Adaptation is more local than global. This means, we need more ground efforts at the city and rural levels to spearhead adaptation for our communities. In many parts of the world, we are already facing the effects of climate change, and there is a worldwide push to reduce emission. However, we also have to get ready for how these changes will affect us, depending on where we live. For instance, do we live in flood-prone, heat-prone, or low-lying areas? If we do, we should think about constructing things like natural barriers or sturdy buildings to shield us from the possible damage caused by extreme events. And even if we don’t, it is still essential to prepare for these kinds of changes in the future.

Adaptation can happen at an individual level like planting trees, conserving energy, and adopting sustainable lifestyles. On the other hand, adaptation can be spearheaded by local governments, like in the case of Kanazawa, where there is a high thrust on nature and culture conservation. This was one of the cases discussed at the Asia-Pacific Climate Change Adaptation (APAN) forum in South Korea last month. People responded positively to this approach and asked for its replicability and scalability potential.

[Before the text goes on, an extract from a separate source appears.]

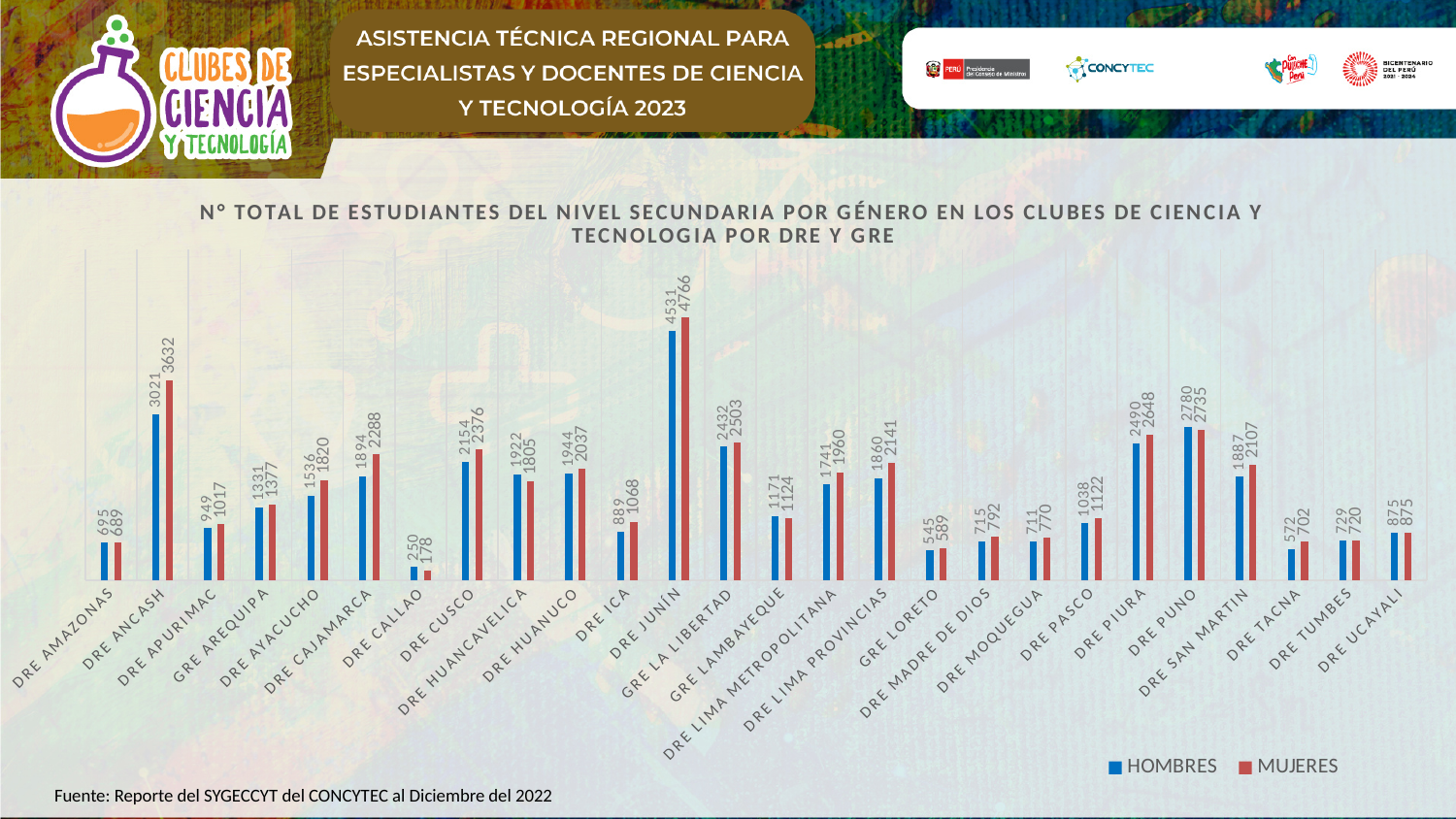
Which category has the highest value for HOMBRES? DRE JUNÍN What type of chart is shown on the slide? Bar chart What is the value for HOMBRES in DRE CUSCO? 2154 What is the value for MUJERES in DRE TACNA? 702 What colour represents the MUJERES series in the chart? Red What is the value for MUJERES in DRE ANCASH? 3632 Which is larger in DRE PUNO, HOMBRES or MUJERES? HOMBRES How many series does the legend list? 2 What is the difference between MUJERES and HOMBRES in DRE JUNÍN? 235 How many DRE/GRE categories are plotted on the chart? 26 What is the total of HOMBRES and MUJERES in DRE CALLAO? 428 Which category has the lowest value for MUJERES? DRE CALLAO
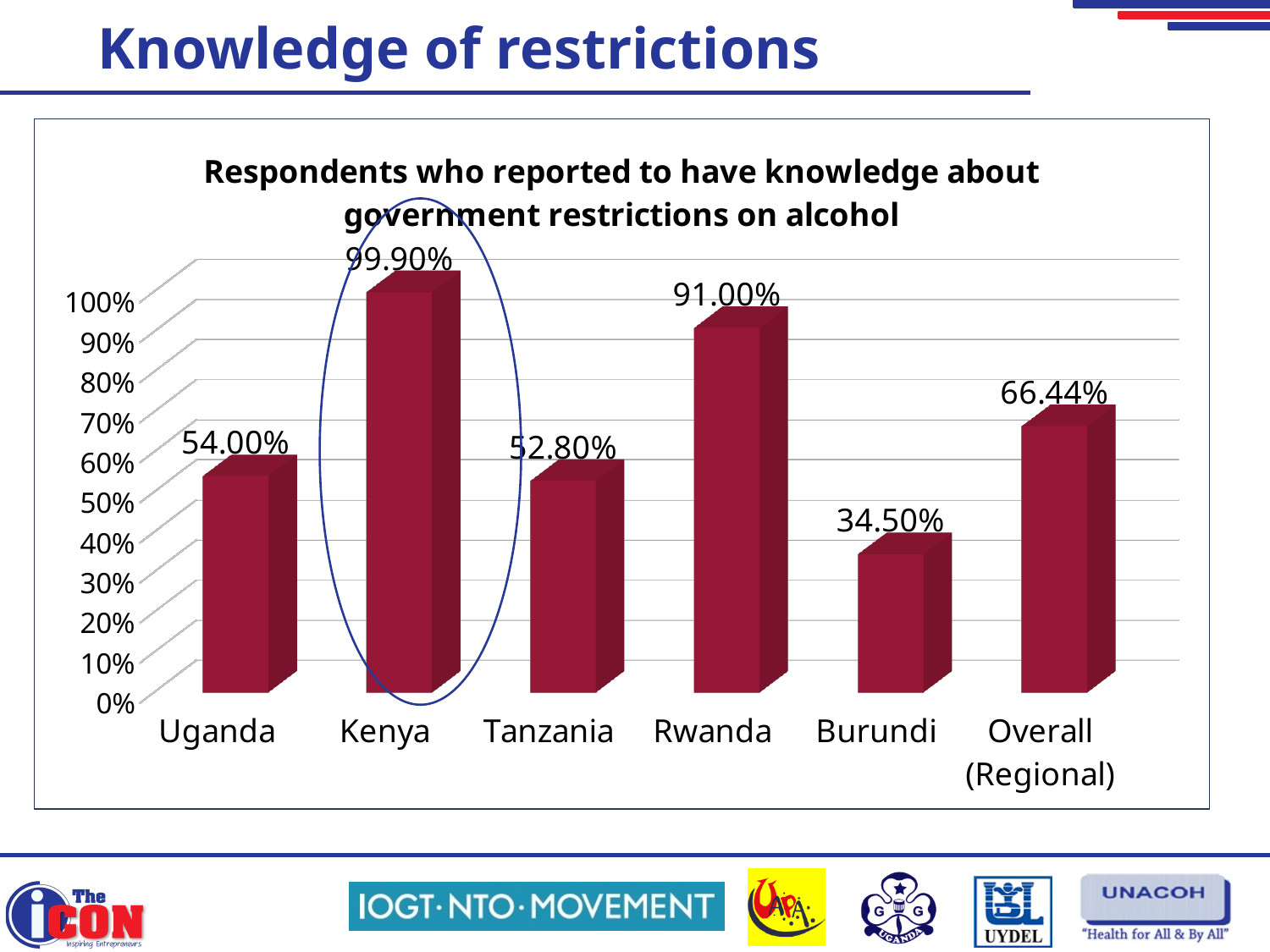
What is the title of the chart? Respondents who reported to have knowledge about government restrictions on alcohol Which bar in the chart is circled? Kenya What is the value shown for Burundi? 34.50% What kind of chart is shown on the slide? Bar chart What is the difference between the values for Rwanda and Tanzania? 38.20% Which category has the lowest value in the chart? Burundi Which country has the highest percentage of respondents with knowledge about government restrictions on alcohol? Kenya Which has a higher value, Uganda or Tanzania? Uganda Is the value for Rwanda greater or less than 80%? greater How many categories are shown on the x axis of the chart? 6 What is the Overall (Regional) value shown in the chart? 66.44% What percentage of respondents in Kenya reported having knowledge about government restrictions on alcohol? 99.90%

There were some challenges discussed at the global level as well. These were the need for more awareness on adaptation at the local government level, less engagement of stakeholders, lack of youth engagement in rural livelihoods, and lack of connection between different policies. The top-down approach limits local action, and therefore, a balance needs to be reached between the local communities and the global goals. But how can we achieve this? We need clear guidance on adaptation action from the central government, besides also listening to the local people’s needs. Also, adaptation goals can be achieved if different cities or city-level organizations cooperate with each other. This is much easier to achieve than cooperation between countries. Examples are working on watershed projects, or cross-city urban forestry initiatives.

At APAN, some good global initiatives to enhance finance for adaptation were highlighted. These include the Community Resilience Partnership Programme and the microfinancing model in Bangladesh. These help vulnerable communities and save them from poverty and loss of livelihoods. On the contrary, more prominent financing agencies take a long time to materialize collaboration, making local financing difficult for communities. Each year, we need more and more finance for adaptation. Why? Because one, the climate impacts are rising. And two, there is limited action to build adaptation capacity at the local level. So, we must use small-scale initiatives to already build our capacities and bring about global change. Local-level action is the key to enhancing the effectiveness of adaptation initiatives.